DOCUMENT SECTION ->
━━━

With me I have two very important members of the senior 
management at the FCC. To my left is Mr. Ron Stone, who is our 
Chief Information Officer; to my right is Mark Reger, who is 
our Chief Financial Officer. Both of these gentlemen are 
responsible for areas that are within the jurisdiction of this 
committee, and I know that they will be able to provide a 
number of the details that you're seeking.
    I'm pleased to present testimony concerning the management 
of information technology and financial operation activities of 
the Federal Communications Commission. The FCC is an 
independent regulatory agency with regulatory responsibilities 
for interstate communications activities of the wireless, 
wireline, satellite and radio and television broadcast 
industries. We have a total agency staff of 1,975 full time 
equivalents and a fiscal year budget of $210 million.
    Principally, our mission is guided by the Communications 
Act of 1934. Its mission is to promote competition, protect 
consumers and provide access for every American to existing and 
advanced communications services.
    As you know, Mr. Chairman, the last few years have been a 
time of momentous change in the telecommunications industries 
here and around the world. And so they have been a time of 
change in the administration and management of the FCC. We have 
continued to work hard to keep up with the pace of change by 
expanding and enhancing our information technology program, 
both internally and in the electronic filing systems available 
to the public. We've also made many improvements to the 
agency's financial management systems to oversee the wide range 
of congressionally authorized revenue generating programs now 
within the agency's purview.
    In the area of financial management, the Commission 
completed its first ever audited financial statement for fiscal 
year 1999. We are very proud of that financial audit. We did it 
on a voluntary basis. It's not required of our agency to do so, 
but we felt that it was important, given the many revenue 
generating activities that we are now in, including auctions 
and our extensive fee program, that we have a high degree of 
fiscal discipline at the agency.
    I have a pretty extensive oral statement here, but in the 
interest of time and as a concession to the shortness of life, 
I will not read my entire statement. But I will sum up what I 
think are the principal challenges that are facing the agency 
today.
    These markets are transitioning from an era of monopoly 
regulation to competition. This is not just something that's 
happening in the United States, it is in fact a worldwide 
movement. We have been charged by the Congress with introducing 
competition in these markets. The competition is now the 
organizing principle of our law and policy in this area and the 
entire world is watching what we are doing at the FCC. It makes 
it a profoundly important time for us, because the world is now 
waking up to the power of the Internet and e-commerce.

━━━

[Items listed in a dataset]

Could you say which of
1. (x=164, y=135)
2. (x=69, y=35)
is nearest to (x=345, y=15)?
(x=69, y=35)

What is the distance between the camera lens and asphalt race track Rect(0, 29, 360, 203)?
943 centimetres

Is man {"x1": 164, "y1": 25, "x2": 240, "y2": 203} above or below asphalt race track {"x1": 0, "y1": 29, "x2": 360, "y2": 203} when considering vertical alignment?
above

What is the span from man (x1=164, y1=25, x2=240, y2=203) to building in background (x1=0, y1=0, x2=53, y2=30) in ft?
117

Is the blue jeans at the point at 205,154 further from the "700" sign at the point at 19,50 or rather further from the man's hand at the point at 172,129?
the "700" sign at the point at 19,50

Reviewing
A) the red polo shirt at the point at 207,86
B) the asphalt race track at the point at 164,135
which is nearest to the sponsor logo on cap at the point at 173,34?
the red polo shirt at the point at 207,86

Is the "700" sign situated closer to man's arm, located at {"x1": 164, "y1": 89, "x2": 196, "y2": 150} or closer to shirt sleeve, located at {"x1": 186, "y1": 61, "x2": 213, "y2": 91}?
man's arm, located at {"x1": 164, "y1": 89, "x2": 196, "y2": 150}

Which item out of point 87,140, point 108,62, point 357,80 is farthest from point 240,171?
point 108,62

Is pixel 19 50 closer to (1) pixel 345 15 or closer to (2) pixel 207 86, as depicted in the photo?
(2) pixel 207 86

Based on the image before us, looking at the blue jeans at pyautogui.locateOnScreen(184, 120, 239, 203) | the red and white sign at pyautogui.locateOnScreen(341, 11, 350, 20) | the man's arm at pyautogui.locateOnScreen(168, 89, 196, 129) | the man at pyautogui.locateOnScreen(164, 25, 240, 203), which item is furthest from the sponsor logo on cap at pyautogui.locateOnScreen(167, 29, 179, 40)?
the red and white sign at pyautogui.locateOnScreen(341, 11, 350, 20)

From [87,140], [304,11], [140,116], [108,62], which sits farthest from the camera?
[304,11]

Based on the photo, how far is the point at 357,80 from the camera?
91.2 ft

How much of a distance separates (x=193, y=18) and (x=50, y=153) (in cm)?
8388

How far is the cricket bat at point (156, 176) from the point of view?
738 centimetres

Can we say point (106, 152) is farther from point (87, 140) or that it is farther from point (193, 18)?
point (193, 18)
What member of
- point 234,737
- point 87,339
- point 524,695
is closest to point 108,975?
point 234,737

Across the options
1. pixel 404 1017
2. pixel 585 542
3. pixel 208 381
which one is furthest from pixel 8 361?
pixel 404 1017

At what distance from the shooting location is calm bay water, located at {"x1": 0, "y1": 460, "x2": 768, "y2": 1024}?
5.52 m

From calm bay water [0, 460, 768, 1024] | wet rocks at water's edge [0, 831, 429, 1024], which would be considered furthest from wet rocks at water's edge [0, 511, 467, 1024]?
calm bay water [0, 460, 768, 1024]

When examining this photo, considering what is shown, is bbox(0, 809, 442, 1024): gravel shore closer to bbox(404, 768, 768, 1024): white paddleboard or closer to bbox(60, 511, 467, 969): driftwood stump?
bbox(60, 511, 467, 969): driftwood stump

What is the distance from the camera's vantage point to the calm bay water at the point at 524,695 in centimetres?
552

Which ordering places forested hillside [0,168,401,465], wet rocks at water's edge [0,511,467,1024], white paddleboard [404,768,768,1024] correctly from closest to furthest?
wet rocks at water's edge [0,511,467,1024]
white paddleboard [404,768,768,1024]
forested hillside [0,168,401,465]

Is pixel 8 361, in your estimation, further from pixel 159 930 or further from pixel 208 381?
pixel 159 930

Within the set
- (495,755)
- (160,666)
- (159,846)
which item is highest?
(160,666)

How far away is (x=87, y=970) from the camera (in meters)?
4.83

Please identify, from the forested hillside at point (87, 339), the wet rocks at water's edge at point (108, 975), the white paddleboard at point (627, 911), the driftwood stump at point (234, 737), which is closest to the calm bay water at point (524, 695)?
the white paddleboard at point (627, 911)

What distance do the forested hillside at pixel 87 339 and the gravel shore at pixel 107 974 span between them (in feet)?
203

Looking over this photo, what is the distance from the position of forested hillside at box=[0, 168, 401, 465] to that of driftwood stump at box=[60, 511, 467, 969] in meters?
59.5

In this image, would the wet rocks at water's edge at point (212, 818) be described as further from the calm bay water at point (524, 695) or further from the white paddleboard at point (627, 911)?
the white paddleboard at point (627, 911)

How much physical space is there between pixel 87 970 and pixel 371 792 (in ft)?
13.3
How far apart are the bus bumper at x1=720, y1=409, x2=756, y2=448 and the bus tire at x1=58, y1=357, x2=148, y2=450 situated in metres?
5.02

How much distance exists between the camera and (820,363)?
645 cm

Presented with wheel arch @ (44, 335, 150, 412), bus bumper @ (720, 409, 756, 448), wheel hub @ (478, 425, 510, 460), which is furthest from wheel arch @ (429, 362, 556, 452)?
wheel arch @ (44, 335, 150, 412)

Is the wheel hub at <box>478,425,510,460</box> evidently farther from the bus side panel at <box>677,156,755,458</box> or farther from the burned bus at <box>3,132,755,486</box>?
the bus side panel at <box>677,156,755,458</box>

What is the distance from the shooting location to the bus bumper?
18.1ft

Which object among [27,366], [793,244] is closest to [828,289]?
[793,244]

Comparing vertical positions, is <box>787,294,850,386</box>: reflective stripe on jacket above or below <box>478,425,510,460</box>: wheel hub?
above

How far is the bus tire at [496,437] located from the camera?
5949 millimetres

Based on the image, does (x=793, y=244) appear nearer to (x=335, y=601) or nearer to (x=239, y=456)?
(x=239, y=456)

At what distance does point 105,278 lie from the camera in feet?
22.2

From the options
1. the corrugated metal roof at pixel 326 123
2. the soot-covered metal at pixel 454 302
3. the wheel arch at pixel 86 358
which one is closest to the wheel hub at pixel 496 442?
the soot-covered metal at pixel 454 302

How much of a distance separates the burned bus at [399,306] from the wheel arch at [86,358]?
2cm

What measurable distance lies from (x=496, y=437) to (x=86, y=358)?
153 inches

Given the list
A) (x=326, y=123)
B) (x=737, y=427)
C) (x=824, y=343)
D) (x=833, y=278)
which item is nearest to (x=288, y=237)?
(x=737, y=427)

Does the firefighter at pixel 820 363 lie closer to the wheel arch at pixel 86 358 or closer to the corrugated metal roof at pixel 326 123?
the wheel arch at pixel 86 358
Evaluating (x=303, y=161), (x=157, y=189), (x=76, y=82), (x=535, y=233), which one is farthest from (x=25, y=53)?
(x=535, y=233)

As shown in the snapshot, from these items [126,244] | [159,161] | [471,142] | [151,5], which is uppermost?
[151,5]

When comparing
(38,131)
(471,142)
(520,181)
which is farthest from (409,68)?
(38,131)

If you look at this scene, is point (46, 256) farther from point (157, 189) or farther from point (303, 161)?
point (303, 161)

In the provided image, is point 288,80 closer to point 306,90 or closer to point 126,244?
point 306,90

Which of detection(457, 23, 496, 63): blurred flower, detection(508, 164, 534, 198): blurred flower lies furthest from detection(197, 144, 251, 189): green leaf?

━━━

REQUEST A ->
Write out the passage of the FCC testimony starting with "I'm pleased to" and going on through "advanced communications services.".
REQUEST B ->
Using the FCC testimony, decide whether each statement agrees with it, and give yes or no with the deciding words quoted from the text: (i) the Commission's first audited financial statement covered fiscal year 1999; (ii) the agency was required to carry out the financial audit; (iii) Mark Reger serves as Chief Information Officer.

EXERCISE OUTPUT A ->
I'm pleased to present testimony concerning the management 
of information technology and financial operation activities of 
the Federal Communications Commission. The FCC is an 
independent regulatory agency with regulatory responsibilities 
for interstate communications activities of the wireless, 
wireline, satellite and radio and television broadcast 
industries. We have a total agency staff of 1,975 full time 
equivalents and a fiscal year budget of $210 million.
    Principally, our mission is guided by the Communications 
Act of 1934. Its mission is to promote competition, protect 
consumers and provide access for every American to existing and 
advanced communications services.

EXERCISE OUTPUT B ->
(i) Yes: "completed its first ever audited financial statement for fiscal year 1999"
(ii) No: "It's not required of our agency to do so"
(iii) No: "Mark Reger, who is our Chief Financial Officer"